++++ Record list ++++

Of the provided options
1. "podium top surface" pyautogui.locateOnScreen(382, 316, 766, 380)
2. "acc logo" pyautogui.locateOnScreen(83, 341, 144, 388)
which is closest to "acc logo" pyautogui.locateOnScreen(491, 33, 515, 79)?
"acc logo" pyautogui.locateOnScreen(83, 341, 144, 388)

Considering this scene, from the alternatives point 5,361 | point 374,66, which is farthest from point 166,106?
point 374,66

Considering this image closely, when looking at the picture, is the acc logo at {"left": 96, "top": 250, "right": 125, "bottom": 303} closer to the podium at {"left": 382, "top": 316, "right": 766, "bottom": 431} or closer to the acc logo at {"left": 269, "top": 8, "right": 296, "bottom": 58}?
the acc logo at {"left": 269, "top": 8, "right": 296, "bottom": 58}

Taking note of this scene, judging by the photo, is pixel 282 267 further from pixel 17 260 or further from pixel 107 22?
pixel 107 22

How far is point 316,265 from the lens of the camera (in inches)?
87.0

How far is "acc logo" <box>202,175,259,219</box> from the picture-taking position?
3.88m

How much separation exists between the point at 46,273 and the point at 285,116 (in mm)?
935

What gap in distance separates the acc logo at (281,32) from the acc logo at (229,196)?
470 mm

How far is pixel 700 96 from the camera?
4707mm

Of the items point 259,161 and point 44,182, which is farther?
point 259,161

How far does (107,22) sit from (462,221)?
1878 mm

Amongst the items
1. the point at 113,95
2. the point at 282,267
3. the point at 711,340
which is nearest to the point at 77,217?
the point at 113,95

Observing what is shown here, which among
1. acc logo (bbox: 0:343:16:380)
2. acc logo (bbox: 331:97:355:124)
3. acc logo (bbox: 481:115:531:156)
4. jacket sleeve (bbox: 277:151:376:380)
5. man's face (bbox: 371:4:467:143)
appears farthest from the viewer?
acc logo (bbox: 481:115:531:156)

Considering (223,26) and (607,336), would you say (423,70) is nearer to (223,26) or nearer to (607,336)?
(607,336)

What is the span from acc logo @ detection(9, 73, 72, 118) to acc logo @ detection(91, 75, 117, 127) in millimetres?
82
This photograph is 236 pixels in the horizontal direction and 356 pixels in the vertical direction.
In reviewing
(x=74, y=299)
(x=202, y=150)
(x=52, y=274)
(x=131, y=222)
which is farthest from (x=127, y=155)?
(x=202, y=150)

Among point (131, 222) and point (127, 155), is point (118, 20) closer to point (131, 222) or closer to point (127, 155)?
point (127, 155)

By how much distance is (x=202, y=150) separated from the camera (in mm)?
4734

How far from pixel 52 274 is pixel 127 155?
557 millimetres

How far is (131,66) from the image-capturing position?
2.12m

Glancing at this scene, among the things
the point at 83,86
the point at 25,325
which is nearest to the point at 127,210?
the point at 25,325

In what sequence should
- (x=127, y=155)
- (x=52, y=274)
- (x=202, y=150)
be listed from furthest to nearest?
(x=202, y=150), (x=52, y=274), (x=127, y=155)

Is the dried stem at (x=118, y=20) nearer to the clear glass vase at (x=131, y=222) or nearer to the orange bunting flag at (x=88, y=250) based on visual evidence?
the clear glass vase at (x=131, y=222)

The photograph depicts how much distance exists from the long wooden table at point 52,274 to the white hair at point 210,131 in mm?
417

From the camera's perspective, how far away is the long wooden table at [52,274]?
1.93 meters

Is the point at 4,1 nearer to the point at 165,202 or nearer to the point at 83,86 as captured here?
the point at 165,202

++++

Please copy the data above word for word, starting at the line with "What is the" and ending at the line with "557 millimetres", including both of those lines.

What is the span from acc logo @ detection(9, 73, 72, 118) to acc logo @ detection(91, 75, 117, 127) in millimetres?
82
This photograph is 236 pixels in the horizontal direction and 356 pixels in the vertical direction.
In reviewing
(x=74, y=299)
(x=202, y=150)
(x=52, y=274)
(x=131, y=222)
which is farthest from (x=127, y=155)?
(x=202, y=150)

Among point (131, 222) and point (127, 155), is point (118, 20) closer to point (131, 222) or closer to point (127, 155)?
point (127, 155)

By how much distance is (x=202, y=150) separated from the camera (in mm)?
4734

How far from pixel 52 274 is pixel 127 155?
557 millimetres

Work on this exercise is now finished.